WORK INSTRUCTIONS
a. Answer each question from the dairy price article, one per line:
(i) What milk price forecast does AgriHQ now give?
(ii) By how much does each US1c of currency depreciation benefit the NZ milk price?
(iii) What forecast does Fonterra hold, according to Penny?
b. Carry on the article about dairy milk price forecasts, starting after its final sentence.

TEXT

━━━━━━━━━━━━━━━━

Lower milk production in northern hemisphere dairy regions because of drought raised expectations the GDT auction prices would rise and break the string of previous losses.

Dairy analysts said their own milk price models indicate $6.40-$6.50/kg MS and demand is weakening in China at the same time as New Zealand production builds up in the new season.

ASB senior rural economist Nathan Penny said the cumulative fall of 9% in dairy commodity prices now looks to be longer-lasting as the falling Chinese yuan stints buying power and lowers demand from the number one buying market.

The lower value of the Chinese currency is an outcome of United States trade tensions that could get worse.

“For farmers this means there’s risk to our forecast of $6.50 and Fonterra’s $7.

“We had already factored in some risk from improved NZ production this season but lower global dairy demand comes on top of this.

“The low NZD is providing some offset but not by enough to fully compensate for the overall dairy price fall.”

Penny made his comments immediately after the GDT on Wednesday morning, before the NZD fell a further 1c to US66.75 on Thursday following the Reserve Bank’s official cash rate announcement.

The NZD was off US2c since the previous GDT on July 17, during the three-week gap between auctions.

Each US1c in currency depreciation benefits the NZ milk price by 10c/kg MS.

Therefore, the dairy analysts could be unduly pessimistic by 10-20c/kg but only if the lower exchange rate persists for the rest of the season.

AgriHQ analyst Amy Castleton said her model has an exchange rate of US70c as a prediction for the whole season and that now looks too high.

Factoring in the futures market price movements and the GDT prices, AgriHQ took 13c off its milk price forecast, which is now $6.40.

━━━━━━━━━━━━━━━━

DATASET EXCERPT
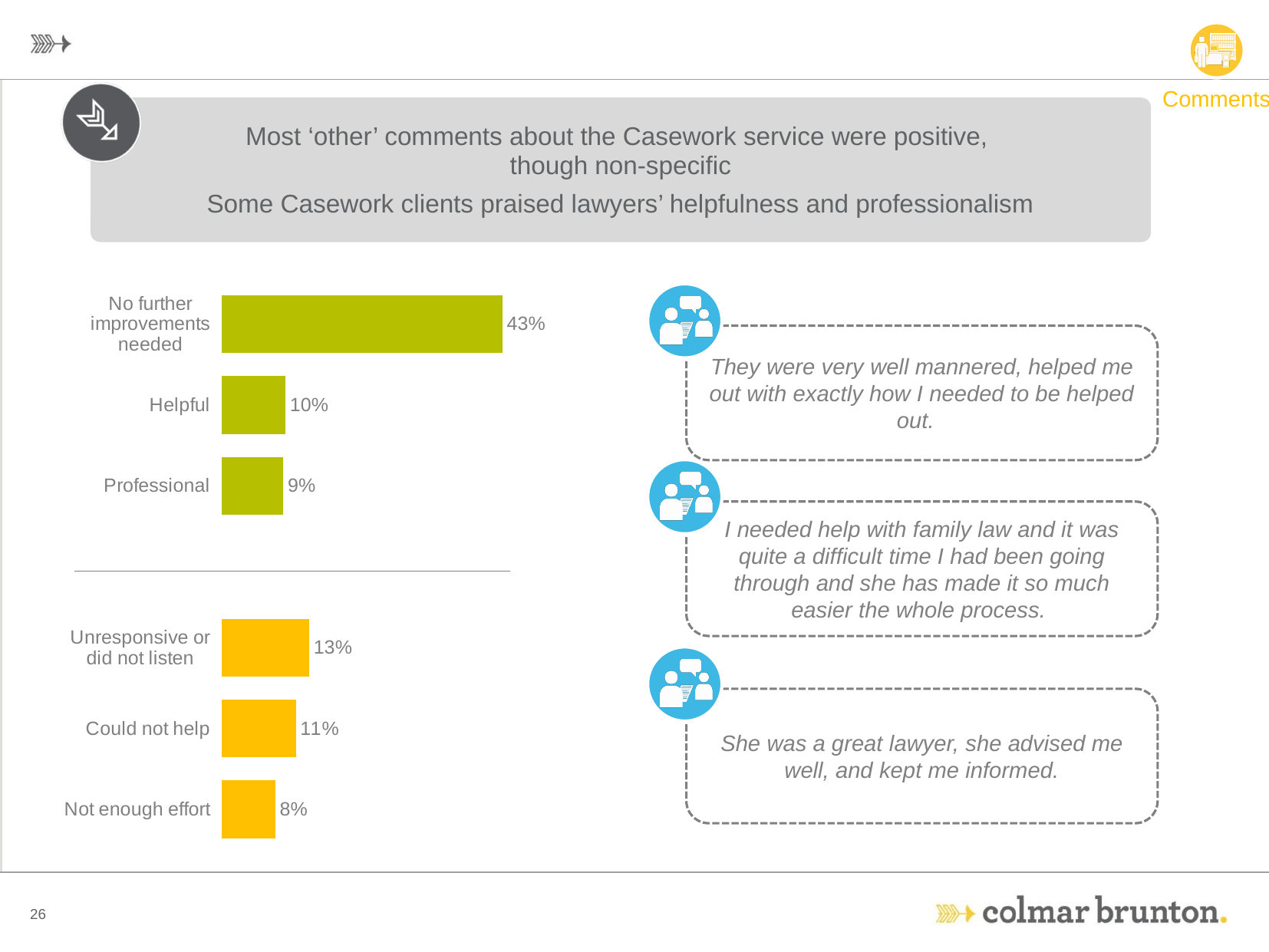
In the upper (green) bar chart, what is the value for 'No further improvements needed'? 43% Which is larger: 'Helpful' in the upper chart or 'Could not help' in the lower chart? Could not help How many categories are shown in the lower (yellow) bar chart? 3 In the upper (green) bar chart, what is the value for 'Helpful'? 10% In the upper (green) bar chart, which category has the lowest value? Professional In the upper (green) bar chart, which category has the highest value? No further improvements needed In the upper (green) bar chart, what is the difference between 'No further improvements needed' and 'Helpful'? 33% In the lower (yellow) bar chart, what is the value for 'Not enough effort'? 8% In the lower (yellow) bar chart, which category has the highest value? Unresponsive or did not listen In the lower (yellow) bar chart, what is the value for 'Could not help'? 11% In the lower (yellow) bar chart, what is the difference between 'Unresponsive or did not listen' and 'Not enough effort'? 5% What type of chart is the upper (green) chart? Bar chart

━━━━━━━━━━━━━━━━

SOLVED TASKS
a.
(i) $6.40
(ii) 10c/kg MS
(iii) $7

b.
“The headline GDT Price Index was flat but the market had anticipated a slight firming of prices which didn’t eventuate,” Castleton said.

“Volumes on offer were considerably higher than at the previous event due to the normal seasonal lift in supply. 

“The current level of the AgriHQ milk price forecast and the price of milk price futures indicates Fonterra will be under considerable pressure to achieve a $7/kg milk price this season.”

Westpac senior economist Anne Boniface said the stability in dairy prices on the GDT platform is welcome and her milk price modelling allows for a little further softening in August.

Therefore, the GDT results suggest a touch of upside to Westpac’s forecast of $6.40.

As fits a Dutch-headquartered bank, Rabobank commented more on the European dairy outlook.

Senior dairy analyst Michael Harvey said the dry conditions in northwestern Europe could affect milk flows in coming months.

Ireland had rethought its 2018 production forecast and revised a 5% increased prediction to just flat on 2017.

The heatwave impact in the US is starting to knock milk fat levels, the Australian drought is a threatening crisis and in South America rising feed costs are squeezing margins for dairy farmers.